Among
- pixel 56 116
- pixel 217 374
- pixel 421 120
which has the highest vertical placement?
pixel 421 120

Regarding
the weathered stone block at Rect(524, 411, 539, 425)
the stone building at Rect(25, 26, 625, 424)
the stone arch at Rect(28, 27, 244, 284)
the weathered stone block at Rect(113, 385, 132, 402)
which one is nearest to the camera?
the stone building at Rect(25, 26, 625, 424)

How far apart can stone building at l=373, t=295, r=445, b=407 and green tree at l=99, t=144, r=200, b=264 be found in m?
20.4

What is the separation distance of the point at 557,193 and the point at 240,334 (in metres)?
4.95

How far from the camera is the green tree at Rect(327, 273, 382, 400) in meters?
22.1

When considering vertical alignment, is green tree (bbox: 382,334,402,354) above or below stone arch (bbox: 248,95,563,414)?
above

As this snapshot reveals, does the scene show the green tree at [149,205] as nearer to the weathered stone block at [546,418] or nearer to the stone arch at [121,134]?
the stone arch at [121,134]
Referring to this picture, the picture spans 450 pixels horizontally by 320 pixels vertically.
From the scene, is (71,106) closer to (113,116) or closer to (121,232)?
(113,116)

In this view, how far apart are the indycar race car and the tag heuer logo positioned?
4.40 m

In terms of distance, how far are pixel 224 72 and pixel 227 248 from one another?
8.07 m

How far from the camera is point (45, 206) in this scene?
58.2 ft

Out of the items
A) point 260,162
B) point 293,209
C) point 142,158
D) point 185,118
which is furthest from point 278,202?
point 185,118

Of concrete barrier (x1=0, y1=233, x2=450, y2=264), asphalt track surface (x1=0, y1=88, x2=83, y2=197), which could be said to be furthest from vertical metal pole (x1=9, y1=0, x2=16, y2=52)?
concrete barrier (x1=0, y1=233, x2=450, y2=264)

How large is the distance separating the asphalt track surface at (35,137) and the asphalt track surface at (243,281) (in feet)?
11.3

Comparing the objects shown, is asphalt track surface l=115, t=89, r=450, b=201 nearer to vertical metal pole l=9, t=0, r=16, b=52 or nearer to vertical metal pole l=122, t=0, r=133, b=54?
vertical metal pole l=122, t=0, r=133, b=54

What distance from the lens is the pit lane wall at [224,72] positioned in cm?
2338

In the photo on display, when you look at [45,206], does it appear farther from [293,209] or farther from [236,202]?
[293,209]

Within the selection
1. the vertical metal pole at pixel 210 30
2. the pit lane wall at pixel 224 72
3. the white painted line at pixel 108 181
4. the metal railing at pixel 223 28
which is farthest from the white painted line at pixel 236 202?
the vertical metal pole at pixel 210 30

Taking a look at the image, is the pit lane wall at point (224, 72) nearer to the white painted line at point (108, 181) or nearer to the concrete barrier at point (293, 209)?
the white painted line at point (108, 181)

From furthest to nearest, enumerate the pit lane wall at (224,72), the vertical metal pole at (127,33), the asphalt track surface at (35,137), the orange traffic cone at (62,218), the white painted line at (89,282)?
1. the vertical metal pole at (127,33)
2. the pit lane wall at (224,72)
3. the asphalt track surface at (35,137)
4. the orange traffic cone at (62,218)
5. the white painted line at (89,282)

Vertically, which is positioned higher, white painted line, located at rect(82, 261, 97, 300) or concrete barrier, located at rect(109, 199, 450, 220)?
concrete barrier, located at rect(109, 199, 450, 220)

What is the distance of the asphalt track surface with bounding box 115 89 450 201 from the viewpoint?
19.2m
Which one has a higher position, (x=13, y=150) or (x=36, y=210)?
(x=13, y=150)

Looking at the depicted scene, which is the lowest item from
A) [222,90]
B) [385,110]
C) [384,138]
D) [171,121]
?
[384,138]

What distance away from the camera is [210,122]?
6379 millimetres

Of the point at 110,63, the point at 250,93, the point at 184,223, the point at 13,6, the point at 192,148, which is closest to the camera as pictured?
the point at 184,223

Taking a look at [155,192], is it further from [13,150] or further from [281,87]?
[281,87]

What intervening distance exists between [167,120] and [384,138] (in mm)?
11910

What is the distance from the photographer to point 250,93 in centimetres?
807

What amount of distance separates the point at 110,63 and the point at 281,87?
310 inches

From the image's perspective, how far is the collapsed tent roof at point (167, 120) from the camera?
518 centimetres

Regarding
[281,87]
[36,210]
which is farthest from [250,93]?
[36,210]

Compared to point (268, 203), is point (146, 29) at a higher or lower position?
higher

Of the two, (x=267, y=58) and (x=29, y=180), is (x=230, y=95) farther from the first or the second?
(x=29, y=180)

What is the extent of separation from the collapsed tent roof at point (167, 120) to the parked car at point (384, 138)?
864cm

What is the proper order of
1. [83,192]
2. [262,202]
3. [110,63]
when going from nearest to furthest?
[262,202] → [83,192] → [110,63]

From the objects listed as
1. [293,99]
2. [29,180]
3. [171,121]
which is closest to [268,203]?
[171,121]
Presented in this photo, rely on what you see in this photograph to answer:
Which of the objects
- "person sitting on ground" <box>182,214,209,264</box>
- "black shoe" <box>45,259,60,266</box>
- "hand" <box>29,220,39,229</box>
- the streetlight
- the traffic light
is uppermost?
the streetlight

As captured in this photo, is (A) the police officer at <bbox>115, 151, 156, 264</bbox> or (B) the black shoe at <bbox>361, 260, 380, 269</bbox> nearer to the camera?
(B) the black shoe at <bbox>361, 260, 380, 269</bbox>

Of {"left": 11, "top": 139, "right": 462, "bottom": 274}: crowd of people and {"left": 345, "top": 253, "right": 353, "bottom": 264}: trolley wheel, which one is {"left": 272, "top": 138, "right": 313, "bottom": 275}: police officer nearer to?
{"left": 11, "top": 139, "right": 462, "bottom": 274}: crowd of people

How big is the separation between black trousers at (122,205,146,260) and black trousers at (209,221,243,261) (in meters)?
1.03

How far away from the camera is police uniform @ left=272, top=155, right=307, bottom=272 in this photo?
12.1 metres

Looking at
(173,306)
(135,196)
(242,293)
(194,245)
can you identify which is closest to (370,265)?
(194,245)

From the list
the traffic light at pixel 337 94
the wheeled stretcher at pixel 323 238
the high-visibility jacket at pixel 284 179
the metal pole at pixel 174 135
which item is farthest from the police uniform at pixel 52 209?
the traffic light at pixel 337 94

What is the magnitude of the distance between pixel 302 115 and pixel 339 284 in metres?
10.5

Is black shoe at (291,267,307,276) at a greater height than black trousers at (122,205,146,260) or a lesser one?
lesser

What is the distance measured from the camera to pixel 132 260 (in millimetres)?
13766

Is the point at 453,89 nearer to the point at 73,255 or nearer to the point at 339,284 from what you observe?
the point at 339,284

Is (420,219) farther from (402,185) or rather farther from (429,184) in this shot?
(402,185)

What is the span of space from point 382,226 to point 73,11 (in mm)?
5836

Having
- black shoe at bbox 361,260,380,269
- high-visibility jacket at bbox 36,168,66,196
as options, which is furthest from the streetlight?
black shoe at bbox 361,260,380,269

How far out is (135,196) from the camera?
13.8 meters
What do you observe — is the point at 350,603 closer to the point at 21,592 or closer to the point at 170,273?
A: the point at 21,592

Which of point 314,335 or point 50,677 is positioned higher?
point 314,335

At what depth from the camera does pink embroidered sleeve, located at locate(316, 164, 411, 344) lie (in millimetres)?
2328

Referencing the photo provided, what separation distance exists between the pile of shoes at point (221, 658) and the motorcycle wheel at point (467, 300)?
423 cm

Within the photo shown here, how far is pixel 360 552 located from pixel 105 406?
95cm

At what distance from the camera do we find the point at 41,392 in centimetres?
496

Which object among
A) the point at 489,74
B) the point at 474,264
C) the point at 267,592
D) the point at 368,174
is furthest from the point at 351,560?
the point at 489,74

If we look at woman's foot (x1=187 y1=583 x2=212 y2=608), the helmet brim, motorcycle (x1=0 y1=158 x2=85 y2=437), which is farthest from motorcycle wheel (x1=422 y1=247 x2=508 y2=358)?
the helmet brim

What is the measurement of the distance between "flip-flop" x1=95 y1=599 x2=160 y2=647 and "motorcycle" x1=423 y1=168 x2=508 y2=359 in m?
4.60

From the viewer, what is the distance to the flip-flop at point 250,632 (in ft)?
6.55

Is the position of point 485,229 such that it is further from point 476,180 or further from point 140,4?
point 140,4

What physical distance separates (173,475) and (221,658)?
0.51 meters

= EXERCISE REQUIREMENTS =
Reproduce, word for word, only the lines from the one that contains "Which of point" through the final line.

= COMPLETED TASK =
Which of point 314,335 or point 50,677 is positioned higher?
point 314,335

At what depth from the camera does pink embroidered sleeve, located at locate(316, 164, 411, 344) lie (in millimetres)?
2328

Referencing the photo provided, what separation distance exists between the pile of shoes at point (221, 658) and the motorcycle wheel at point (467, 300)?
423 cm

Within the photo shown here, how far is pixel 360 552 located from pixel 105 406?
95cm

At what distance from the camera do we find the point at 41,392 in centimetres?
496

Which object among
A) the point at 489,74
B) the point at 474,264
C) the point at 267,592
D) the point at 368,174
is furthest from the point at 351,560?
the point at 489,74

If we look at woman's foot (x1=187 y1=583 x2=212 y2=608), the helmet brim, motorcycle (x1=0 y1=158 x2=85 y2=437), which is farthest from motorcycle wheel (x1=422 y1=247 x2=508 y2=358)?
the helmet brim

What is the measurement of the distance between "flip-flop" x1=95 y1=599 x2=160 y2=647 and "motorcycle" x1=423 y1=168 x2=508 y2=359 in m?
4.60

From the viewer, what is the distance to the flip-flop at point 250,632 (in ft)?
6.55

Is the position of point 485,229 such that it is further from point 476,180 or further from point 140,4?
point 140,4

What physical distance separates (173,475) and (221,658)?
0.51 meters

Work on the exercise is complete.